§ Task objective: Each entry below must be repeated exactly, with pictures left out.

- - - -

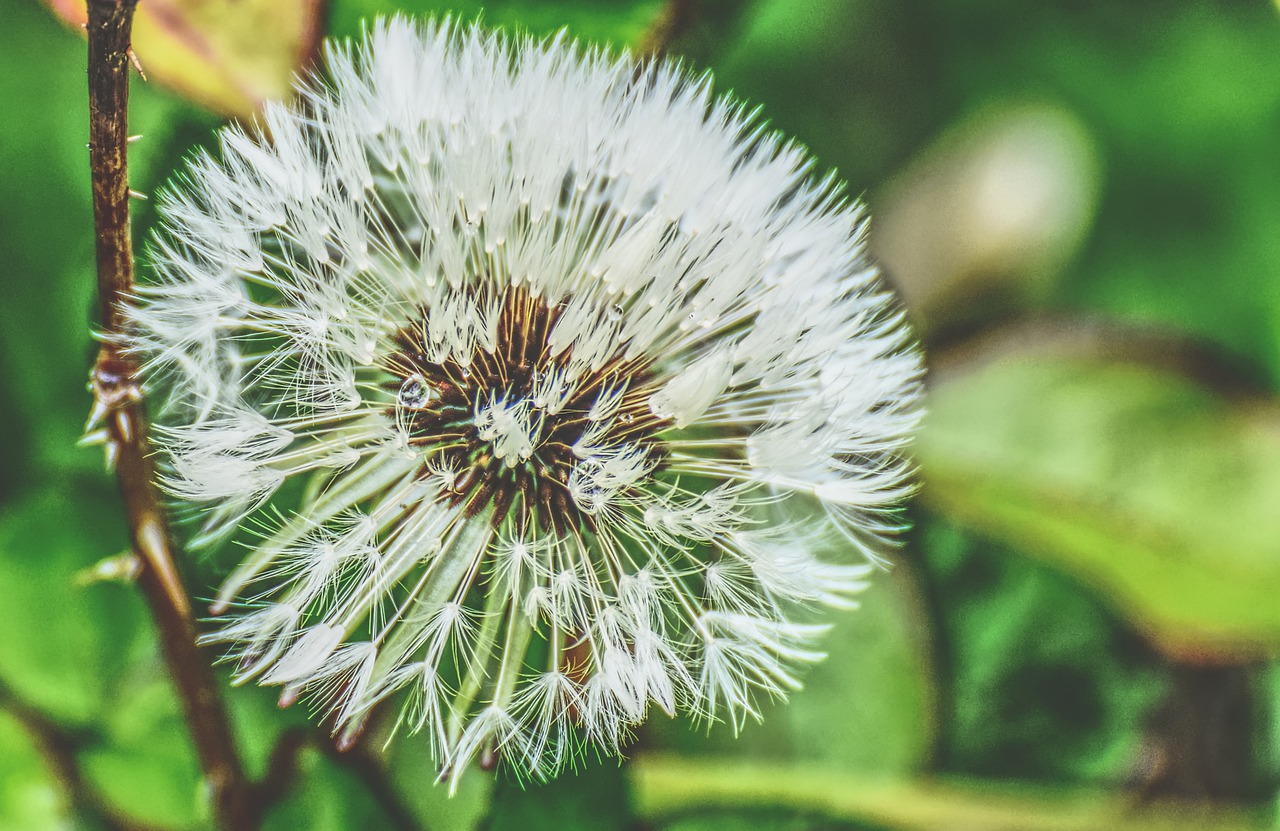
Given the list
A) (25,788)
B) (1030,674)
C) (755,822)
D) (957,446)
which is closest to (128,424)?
(25,788)

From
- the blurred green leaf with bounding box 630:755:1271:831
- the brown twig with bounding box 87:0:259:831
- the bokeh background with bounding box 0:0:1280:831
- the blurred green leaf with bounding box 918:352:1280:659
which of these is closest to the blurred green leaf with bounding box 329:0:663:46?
the bokeh background with bounding box 0:0:1280:831

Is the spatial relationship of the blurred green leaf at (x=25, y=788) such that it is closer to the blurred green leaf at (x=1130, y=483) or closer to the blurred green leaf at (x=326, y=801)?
the blurred green leaf at (x=326, y=801)

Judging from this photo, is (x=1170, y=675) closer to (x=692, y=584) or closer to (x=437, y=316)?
(x=692, y=584)

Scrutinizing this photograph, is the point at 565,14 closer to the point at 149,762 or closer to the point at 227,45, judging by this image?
the point at 227,45

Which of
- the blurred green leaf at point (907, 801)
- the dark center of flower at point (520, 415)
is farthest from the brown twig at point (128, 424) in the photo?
the blurred green leaf at point (907, 801)

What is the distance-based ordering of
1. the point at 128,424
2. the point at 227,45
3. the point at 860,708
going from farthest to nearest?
the point at 860,708, the point at 227,45, the point at 128,424
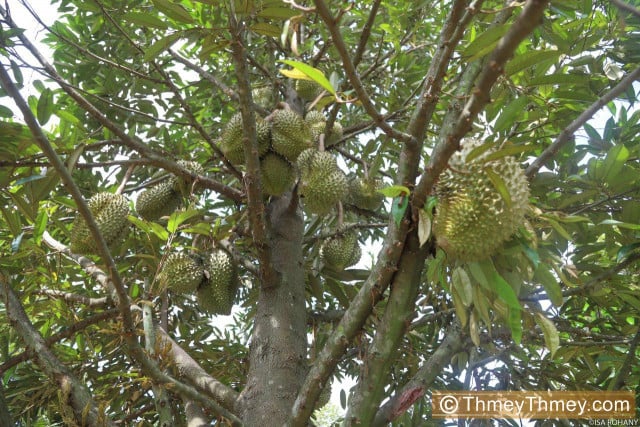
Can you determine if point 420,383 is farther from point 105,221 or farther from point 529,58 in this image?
point 105,221

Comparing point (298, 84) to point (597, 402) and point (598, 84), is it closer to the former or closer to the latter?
point (598, 84)

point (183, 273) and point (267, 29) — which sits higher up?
point (267, 29)

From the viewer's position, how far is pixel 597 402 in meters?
1.90

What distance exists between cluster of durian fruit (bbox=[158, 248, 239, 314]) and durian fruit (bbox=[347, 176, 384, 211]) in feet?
2.31

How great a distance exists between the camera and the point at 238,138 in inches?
81.0

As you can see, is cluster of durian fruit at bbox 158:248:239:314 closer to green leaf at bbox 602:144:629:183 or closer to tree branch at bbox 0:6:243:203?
tree branch at bbox 0:6:243:203

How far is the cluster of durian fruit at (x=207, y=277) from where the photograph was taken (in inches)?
78.4

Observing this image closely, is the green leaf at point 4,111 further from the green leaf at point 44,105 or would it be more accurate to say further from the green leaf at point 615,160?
the green leaf at point 615,160

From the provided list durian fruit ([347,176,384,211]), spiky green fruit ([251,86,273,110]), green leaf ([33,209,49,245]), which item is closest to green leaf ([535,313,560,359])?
durian fruit ([347,176,384,211])

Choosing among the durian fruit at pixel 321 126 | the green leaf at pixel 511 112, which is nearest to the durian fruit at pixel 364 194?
the durian fruit at pixel 321 126

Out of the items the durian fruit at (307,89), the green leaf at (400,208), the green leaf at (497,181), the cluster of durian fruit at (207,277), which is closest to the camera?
the green leaf at (497,181)

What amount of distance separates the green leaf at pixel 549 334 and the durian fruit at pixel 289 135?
1127 millimetres

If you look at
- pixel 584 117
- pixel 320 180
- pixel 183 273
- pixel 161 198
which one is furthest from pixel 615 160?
pixel 161 198

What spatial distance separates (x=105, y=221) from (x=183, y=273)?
34cm
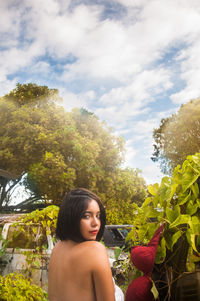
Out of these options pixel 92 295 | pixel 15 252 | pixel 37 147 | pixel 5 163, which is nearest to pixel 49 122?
pixel 37 147

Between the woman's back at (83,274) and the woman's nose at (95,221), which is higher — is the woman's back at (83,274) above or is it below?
below

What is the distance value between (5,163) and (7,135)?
150cm

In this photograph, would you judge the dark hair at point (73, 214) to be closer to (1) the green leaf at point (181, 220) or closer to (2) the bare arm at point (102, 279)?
(2) the bare arm at point (102, 279)

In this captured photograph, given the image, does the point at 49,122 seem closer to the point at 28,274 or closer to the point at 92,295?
the point at 28,274

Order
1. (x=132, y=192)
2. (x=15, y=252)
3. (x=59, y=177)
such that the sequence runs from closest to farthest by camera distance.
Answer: (x=15, y=252) → (x=59, y=177) → (x=132, y=192)

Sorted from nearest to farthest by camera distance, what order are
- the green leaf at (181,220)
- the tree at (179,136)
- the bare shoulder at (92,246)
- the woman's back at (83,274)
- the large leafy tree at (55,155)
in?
the green leaf at (181,220)
the woman's back at (83,274)
the bare shoulder at (92,246)
the large leafy tree at (55,155)
the tree at (179,136)

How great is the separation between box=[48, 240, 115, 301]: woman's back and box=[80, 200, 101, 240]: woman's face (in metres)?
0.07

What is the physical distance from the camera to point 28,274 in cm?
466

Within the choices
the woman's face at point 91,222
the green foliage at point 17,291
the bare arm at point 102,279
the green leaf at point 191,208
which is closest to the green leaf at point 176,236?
the green leaf at point 191,208

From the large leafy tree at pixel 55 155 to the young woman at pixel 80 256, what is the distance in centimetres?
973

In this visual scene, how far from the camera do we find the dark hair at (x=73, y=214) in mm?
1631

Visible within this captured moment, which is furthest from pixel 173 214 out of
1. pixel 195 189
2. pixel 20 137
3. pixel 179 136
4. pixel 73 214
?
pixel 179 136

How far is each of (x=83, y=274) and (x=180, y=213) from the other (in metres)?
0.71

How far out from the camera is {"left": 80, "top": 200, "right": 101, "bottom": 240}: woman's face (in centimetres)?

- - - -

§ Answer to this exercise:
Given the list
A) (25,788)
B) (1030,674)
C) (755,822)
D) (957,446)
which is closest to (128,424)?
(25,788)

From
- the blurred green leaf with bounding box 630:755:1271:831
- the brown twig with bounding box 87:0:259:831
- the bokeh background with bounding box 0:0:1280:831
- the blurred green leaf with bounding box 918:352:1280:659
which of these is closest to the blurred green leaf with bounding box 329:0:663:46?
the bokeh background with bounding box 0:0:1280:831

Is the spatial relationship of the blurred green leaf at (x=25, y=788) such that it is closer to the blurred green leaf at (x=1130, y=483) or closer to the blurred green leaf at (x=326, y=801)?
the blurred green leaf at (x=326, y=801)

Judging from this photo, is (x=1170, y=675) closer to (x=692, y=584) or closer to (x=437, y=316)?
(x=692, y=584)

Scrutinizing this photograph, is the point at 565,14 closer to the point at 149,762 or closer to the point at 227,45, judging by this image?
the point at 227,45

Which of
- the blurred green leaf at point (907, 801)
- the dark center of flower at point (520, 415)
is farthest from the brown twig at point (128, 424) in the photo?
the blurred green leaf at point (907, 801)

What is the distance-based ordering of
1. the point at 128,424
2. the point at 227,45
3. the point at 860,708
going from farthest to nearest?
the point at 860,708, the point at 227,45, the point at 128,424
Can you determine if point 420,383 is farther from point 105,221 or farther from point 529,58 in this image?
point 105,221

Comparing point (298, 84) to point (597, 402) and point (598, 84), is it closer to the former or closer to the latter?
point (598, 84)

point (183, 273) and point (267, 29) — which sits higher up?
point (267, 29)

From the viewer's position, how far is pixel 597 402 in meters?
1.90

What distance exists between cluster of durian fruit (bbox=[158, 248, 239, 314]) and durian fruit (bbox=[347, 176, 384, 211]) in feet?
2.31

How great a distance exists between the camera and the point at 238,138 in inches?
81.0

As you can see, is cluster of durian fruit at bbox 158:248:239:314 closer to green leaf at bbox 602:144:629:183 or closer to tree branch at bbox 0:6:243:203?
tree branch at bbox 0:6:243:203

How far is the cluster of durian fruit at (x=207, y=277) from where the photograph was taken (in inches)?
78.4

Observing this image closely, is the green leaf at point 4,111 further from the green leaf at point 44,105 or would it be more accurate to say further from the green leaf at point 615,160?
the green leaf at point 615,160

From the provided list durian fruit ([347,176,384,211]), spiky green fruit ([251,86,273,110]), green leaf ([33,209,49,245]), which item is closest to green leaf ([535,313,560,359])?
durian fruit ([347,176,384,211])

Choosing among the durian fruit at pixel 321 126 | the green leaf at pixel 511 112, which is nearest to the durian fruit at pixel 364 194?
the durian fruit at pixel 321 126

Out of the items the durian fruit at (307,89), the green leaf at (400,208), the green leaf at (497,181), the cluster of durian fruit at (207,277), which is closest to the camera?
the green leaf at (497,181)

What amount of distance separates the green leaf at pixel 549 334 and the durian fruit at pixel 289 135?
1127 millimetres

If you look at
- pixel 584 117
- pixel 320 180
- pixel 183 273
- pixel 161 198
which one is furthest from pixel 615 160?
pixel 161 198

What spatial distance separates (x=105, y=221) from (x=183, y=273)?
34cm
Out of these options pixel 92 295 | pixel 15 252 | pixel 37 147 | pixel 5 163, which is nearest to pixel 49 122?
pixel 37 147

Between the woman's back at (83,274) and the woman's nose at (95,221), which is higher — is the woman's back at (83,274) above or is it below?
below

What is the distance value between (5,163) and (7,135)?
150cm

In this photograph, would you judge the dark hair at point (73, 214) to be closer to (1) the green leaf at point (181, 220) or closer to (2) the bare arm at point (102, 279)?
(2) the bare arm at point (102, 279)

In this captured photograph, given the image, does the point at 49,122 seem closer to the point at 28,274 or closer to the point at 92,295?
the point at 28,274

Order
1. (x=132, y=192)
2. (x=15, y=252)
3. (x=59, y=177)
such that the sequence runs from closest to farthest by camera distance.
Answer: (x=15, y=252) → (x=59, y=177) → (x=132, y=192)

Sorted from nearest to farthest by camera distance, what order are
- the green leaf at (181,220)
- the tree at (179,136)
- the bare shoulder at (92,246)
- the woman's back at (83,274)
- the large leafy tree at (55,155)
in?
the green leaf at (181,220)
the woman's back at (83,274)
the bare shoulder at (92,246)
the large leafy tree at (55,155)
the tree at (179,136)

How great is the separation between box=[48, 240, 115, 301]: woman's back and box=[80, 200, 101, 240]: woman's face (in metres)?
0.07

What is the physical distance from the camera to point 28,274 in cm?
466

Within the choices
the woman's face at point 91,222
the green foliage at point 17,291
the bare arm at point 102,279
the green leaf at point 191,208
which is closest to the green leaf at point 176,236?
the green leaf at point 191,208

From the large leafy tree at pixel 55 155 to the young woman at pixel 80 256, what is the distance in centimetres?
973

In this visual scene, how far from the camera do we find the dark hair at (x=73, y=214) in mm?
1631

Visible within this captured moment, which is furthest from pixel 173 214 out of
1. pixel 195 189
2. pixel 20 137
3. pixel 179 136
4. pixel 73 214
?
pixel 179 136

How far is each of (x=83, y=274) and (x=180, y=213) from the other (in metres)?
0.71

How far out from the camera is {"left": 80, "top": 200, "right": 101, "bottom": 240}: woman's face (in centimetres)?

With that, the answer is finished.